::: Texto mostrado

Una de las batallas más importantes que debe librar la Historia es contra los lugares comunes. La historia concebida como un cuentito infantil, como una suma de consignas maniqueas o como la consecuencia de un deliberado proceso de manipulación. La conmemoración del 25 de mayo de 1810 es una excelente ocasión para verificar cómo los lugares comunes suelen hacer estragos en el conocimiento histórico y en la conciencia histórica.
Los políticos en estos casos suelen ser incorregibles. En diferentes tonos y registros -por ejemplo- se insiste en que debemos inspirarnos en las enseñanzas o ejemplos de los patriotas de 1810. Esta suerte de pedagogía escolar en sus más empobrecedoras expresiones suele ser la que más abunda para estas fechas. Se trata de una amalgama empalagosa de buenos deseos y ponderaciones humanitarias acerca de la bondad, el altruismo o el coraje de los hombres que intervinieron en el pasado y a los que la retórica nacional califica como próceres.
Puede que estas retóricas en más de un caso estén movilizadas por las mejores intenciones, pero quienes reivindicamos a la historia como un conocimiento, una disciplina o una ciencia no podemos desconocer que todas estas intervenciones no solo tienen poco y nada que ver con la historia, sino que en la mayoría de los casos son su negación.

::::::
::: Entradas registradas

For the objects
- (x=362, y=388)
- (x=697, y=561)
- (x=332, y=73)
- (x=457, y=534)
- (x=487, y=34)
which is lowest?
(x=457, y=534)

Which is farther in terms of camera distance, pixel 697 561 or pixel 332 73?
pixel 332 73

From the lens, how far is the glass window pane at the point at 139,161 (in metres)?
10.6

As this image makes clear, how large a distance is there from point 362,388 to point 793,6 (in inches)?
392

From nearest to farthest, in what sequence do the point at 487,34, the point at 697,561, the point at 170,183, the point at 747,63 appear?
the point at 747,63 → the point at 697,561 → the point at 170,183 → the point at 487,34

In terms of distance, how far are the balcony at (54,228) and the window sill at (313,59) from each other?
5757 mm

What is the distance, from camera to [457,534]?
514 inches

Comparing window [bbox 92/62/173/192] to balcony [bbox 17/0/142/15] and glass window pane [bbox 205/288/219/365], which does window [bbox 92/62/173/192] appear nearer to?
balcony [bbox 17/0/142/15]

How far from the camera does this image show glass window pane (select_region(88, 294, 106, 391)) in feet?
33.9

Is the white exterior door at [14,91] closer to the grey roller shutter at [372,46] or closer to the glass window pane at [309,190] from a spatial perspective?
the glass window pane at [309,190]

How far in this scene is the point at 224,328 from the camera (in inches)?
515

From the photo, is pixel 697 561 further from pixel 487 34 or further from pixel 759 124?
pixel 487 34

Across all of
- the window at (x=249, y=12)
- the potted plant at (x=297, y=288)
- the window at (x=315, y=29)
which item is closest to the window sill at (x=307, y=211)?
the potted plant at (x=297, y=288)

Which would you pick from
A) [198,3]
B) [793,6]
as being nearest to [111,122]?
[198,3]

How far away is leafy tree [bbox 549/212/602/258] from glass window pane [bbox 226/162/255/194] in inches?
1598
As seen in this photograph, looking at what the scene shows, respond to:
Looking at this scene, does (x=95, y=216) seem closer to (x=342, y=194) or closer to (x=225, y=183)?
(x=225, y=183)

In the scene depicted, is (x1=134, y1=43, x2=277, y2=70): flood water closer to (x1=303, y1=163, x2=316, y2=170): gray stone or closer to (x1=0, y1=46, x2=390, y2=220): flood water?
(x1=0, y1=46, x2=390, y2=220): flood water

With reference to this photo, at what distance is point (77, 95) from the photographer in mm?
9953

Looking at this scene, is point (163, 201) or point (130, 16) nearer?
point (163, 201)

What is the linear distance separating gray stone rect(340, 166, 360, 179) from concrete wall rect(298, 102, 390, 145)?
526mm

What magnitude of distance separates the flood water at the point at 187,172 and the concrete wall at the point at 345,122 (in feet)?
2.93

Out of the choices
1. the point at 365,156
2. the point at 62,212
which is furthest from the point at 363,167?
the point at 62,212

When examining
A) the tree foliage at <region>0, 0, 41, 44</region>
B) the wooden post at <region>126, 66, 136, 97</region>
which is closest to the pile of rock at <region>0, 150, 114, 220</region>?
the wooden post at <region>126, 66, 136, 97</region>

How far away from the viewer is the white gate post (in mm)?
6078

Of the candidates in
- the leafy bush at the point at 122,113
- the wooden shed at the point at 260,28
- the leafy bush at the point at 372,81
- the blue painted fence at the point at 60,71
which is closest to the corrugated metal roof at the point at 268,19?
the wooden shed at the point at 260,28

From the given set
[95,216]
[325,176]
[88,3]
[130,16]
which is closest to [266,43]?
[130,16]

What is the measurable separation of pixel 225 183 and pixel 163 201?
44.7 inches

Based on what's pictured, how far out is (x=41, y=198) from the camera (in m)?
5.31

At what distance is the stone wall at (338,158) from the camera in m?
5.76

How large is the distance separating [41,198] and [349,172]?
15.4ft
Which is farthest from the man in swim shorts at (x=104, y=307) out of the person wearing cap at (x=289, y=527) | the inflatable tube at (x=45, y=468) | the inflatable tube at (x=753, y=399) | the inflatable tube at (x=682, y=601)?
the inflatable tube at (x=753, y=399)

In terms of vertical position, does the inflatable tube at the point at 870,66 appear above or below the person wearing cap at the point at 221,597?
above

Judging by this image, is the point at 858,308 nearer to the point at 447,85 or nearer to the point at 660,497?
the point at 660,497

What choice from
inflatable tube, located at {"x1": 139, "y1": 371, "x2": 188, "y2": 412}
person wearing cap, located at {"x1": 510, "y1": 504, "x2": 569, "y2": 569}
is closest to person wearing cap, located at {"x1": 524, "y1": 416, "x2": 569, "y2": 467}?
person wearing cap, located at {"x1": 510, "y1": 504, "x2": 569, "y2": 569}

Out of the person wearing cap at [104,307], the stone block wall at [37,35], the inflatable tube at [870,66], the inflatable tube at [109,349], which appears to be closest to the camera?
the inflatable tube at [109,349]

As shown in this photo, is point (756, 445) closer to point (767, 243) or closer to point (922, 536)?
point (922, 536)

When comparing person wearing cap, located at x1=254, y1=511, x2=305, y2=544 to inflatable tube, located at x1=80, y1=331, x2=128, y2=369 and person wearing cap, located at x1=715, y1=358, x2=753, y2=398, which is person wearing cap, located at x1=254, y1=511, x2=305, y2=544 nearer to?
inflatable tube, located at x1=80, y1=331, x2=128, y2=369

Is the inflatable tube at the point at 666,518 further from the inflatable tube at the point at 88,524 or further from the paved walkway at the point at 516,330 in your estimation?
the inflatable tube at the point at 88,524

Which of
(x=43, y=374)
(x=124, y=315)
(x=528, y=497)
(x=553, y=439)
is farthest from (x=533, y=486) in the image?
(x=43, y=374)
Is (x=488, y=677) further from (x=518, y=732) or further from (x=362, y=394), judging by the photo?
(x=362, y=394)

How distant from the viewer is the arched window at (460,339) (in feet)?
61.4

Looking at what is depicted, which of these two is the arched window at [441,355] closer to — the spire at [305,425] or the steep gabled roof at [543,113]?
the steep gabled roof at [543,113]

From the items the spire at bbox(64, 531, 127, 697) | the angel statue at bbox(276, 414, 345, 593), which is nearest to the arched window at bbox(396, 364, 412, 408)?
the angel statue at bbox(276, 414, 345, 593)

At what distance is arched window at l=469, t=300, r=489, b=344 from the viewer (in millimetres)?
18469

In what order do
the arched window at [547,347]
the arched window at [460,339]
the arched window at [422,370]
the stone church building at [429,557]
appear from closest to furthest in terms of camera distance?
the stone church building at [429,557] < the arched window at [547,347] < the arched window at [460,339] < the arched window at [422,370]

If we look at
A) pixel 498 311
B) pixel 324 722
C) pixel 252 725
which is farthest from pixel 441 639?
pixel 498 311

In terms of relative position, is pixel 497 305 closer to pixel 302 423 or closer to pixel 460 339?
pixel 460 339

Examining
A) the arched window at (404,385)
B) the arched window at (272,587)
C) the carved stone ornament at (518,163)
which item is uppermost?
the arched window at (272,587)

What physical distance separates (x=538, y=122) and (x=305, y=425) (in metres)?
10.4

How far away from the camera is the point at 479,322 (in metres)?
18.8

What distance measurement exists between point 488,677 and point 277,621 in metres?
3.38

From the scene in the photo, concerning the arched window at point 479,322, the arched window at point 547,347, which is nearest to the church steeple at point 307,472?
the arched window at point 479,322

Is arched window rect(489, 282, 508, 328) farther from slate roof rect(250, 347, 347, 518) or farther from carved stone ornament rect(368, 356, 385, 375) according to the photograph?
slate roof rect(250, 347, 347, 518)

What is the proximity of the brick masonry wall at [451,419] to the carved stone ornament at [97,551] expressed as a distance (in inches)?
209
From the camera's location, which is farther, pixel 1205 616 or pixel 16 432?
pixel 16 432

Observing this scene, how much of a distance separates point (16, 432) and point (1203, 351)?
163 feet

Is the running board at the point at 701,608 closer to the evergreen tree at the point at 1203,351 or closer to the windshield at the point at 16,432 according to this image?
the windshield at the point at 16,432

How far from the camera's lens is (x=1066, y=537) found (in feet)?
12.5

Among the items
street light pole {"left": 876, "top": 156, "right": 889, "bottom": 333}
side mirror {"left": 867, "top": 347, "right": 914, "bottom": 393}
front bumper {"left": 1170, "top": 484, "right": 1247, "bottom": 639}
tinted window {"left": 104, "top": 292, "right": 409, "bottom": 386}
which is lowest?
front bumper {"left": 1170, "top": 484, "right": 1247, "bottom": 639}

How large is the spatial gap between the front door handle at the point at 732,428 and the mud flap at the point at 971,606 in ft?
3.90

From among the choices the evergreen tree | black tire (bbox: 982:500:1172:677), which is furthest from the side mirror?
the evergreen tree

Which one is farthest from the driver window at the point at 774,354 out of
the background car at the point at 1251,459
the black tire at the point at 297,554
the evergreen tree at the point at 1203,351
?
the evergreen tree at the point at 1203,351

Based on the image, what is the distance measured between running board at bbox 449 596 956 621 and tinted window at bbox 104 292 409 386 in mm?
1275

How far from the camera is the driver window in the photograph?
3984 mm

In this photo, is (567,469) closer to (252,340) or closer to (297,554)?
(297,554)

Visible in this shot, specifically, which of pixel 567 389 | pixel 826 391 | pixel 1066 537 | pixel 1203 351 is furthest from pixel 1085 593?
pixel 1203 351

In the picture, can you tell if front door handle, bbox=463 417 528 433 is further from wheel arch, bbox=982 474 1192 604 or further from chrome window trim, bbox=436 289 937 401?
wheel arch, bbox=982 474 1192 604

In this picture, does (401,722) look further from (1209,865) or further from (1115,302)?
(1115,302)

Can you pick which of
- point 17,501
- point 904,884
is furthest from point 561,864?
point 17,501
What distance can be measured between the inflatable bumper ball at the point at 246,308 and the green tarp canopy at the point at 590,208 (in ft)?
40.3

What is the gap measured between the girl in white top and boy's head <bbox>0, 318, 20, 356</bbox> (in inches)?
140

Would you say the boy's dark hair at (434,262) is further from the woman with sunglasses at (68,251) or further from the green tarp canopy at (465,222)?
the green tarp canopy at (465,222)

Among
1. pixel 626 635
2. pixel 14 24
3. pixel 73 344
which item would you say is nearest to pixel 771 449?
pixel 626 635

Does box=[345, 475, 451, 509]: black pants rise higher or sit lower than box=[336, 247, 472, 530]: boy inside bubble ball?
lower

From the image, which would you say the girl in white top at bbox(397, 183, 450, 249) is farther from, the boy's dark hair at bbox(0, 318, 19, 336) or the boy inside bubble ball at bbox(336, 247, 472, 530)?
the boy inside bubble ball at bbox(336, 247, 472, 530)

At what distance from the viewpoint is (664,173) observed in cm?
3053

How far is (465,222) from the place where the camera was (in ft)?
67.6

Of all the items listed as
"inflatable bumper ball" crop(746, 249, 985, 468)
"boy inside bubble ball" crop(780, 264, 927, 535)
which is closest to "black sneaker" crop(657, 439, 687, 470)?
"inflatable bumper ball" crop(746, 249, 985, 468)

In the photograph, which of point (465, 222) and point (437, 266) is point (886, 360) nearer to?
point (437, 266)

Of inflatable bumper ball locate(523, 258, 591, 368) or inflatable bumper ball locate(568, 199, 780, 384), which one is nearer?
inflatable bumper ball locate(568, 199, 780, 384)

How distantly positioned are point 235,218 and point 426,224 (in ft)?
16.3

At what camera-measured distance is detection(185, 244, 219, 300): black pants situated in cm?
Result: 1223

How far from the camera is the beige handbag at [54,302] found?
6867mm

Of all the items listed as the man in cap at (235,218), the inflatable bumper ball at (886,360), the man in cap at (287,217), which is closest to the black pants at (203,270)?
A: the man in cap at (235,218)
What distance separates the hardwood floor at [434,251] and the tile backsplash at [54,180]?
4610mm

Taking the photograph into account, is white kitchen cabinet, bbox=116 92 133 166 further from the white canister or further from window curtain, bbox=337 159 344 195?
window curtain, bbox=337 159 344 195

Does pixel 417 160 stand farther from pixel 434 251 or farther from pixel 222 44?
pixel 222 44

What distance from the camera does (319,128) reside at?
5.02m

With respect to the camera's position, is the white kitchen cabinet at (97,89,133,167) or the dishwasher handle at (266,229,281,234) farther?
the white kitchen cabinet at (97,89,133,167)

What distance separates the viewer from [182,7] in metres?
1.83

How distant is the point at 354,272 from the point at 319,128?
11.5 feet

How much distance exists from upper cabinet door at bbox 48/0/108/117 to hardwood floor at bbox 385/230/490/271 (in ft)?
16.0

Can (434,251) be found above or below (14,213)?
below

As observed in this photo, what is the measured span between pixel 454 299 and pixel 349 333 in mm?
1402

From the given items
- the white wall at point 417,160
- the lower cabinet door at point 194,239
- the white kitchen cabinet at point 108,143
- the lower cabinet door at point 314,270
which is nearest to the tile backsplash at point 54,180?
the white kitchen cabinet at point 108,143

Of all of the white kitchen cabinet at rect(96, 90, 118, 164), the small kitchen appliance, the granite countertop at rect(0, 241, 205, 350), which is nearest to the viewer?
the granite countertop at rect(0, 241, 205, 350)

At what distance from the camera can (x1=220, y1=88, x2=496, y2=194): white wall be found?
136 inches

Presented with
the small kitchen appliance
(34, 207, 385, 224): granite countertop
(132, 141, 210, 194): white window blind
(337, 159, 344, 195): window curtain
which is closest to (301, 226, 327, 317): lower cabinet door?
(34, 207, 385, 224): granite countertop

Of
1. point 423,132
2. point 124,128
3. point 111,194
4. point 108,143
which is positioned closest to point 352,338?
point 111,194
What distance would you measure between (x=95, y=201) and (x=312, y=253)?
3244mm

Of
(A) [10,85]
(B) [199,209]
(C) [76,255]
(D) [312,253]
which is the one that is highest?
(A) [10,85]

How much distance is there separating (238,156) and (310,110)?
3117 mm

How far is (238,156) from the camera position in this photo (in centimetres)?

::::::

Qué hacer ▸
[1] Reescribe en forma de lista el párrafo del texto sobre el 25 de mayo que comienza con "Los políticos en estos casos", conservando sus datos principales.
[2] Responde estas preguntas con datos del texto sobre el 25 de mayo:
(a) ¿Contra qué debe librar la Historia una de sus batallas más importantes?
(b) ¿Qué fecha exacta se conmemora, según el texto?
(c) ¿Qué son, en la mayoría de los casos, esas intervenciones respecto de la historia?
[3] Escribe lo que sigue del texto sobre el 25 de mayo, a partir de su última oración.
Las entradas no hacen falta para este ejercicio.

Respuestas del ejercicio ▸
[1]
- Los políticos suelen ser incorregibles en estos casos.
- Con distintos tonos y registros, insisten en que debemos inspirarnos en las enseñanzas o ejemplos de los patriotas de 1810.
- Esta pedagogía escolar, en sus expresiones más empobrecedoras, es la que más abunda en estas fechas.
- Se trata de una mezcla empalagosa de buenos deseos y elogios humanitarios sobre la bondad, el altruismo o el coraje de los hombres del pasado a quienes la retórica nacional llama próceres.

[2]
(a) Contra los lugares comunes.
(b) El 25 de mayo de 1810.
(c) Son su negación.

[3]
Si la historia es la disciplina del contexto y la situación, las decisiones que en 1810 debieron tomar aquellos hombres, no tienen nada que ver con las que tenemos que tomar en 2018. Belgrano, Saavedra, Moreno, no se pensaban entonces como próceres, ignoraban que en un futuro incierto las calles, plazas y ciudades llevarían sus nombres y, por el contrario, más que superhombres eran personas dominadas por algunas certezas y muchísimas incertidumbres.
Los dilemas a resolver eran múltiples y con resoluciones inciertas. Intentaban por supuesto dominar los acontecimientos, pero colocados en el centro de un proceso revolucionario eran empujados por fuerzas que escapaban a su control. Precisamente, la grandeza de muchos de ellos reside en que en ese contexto sumamente complicado fueron capaces de hacer lo que hicieron.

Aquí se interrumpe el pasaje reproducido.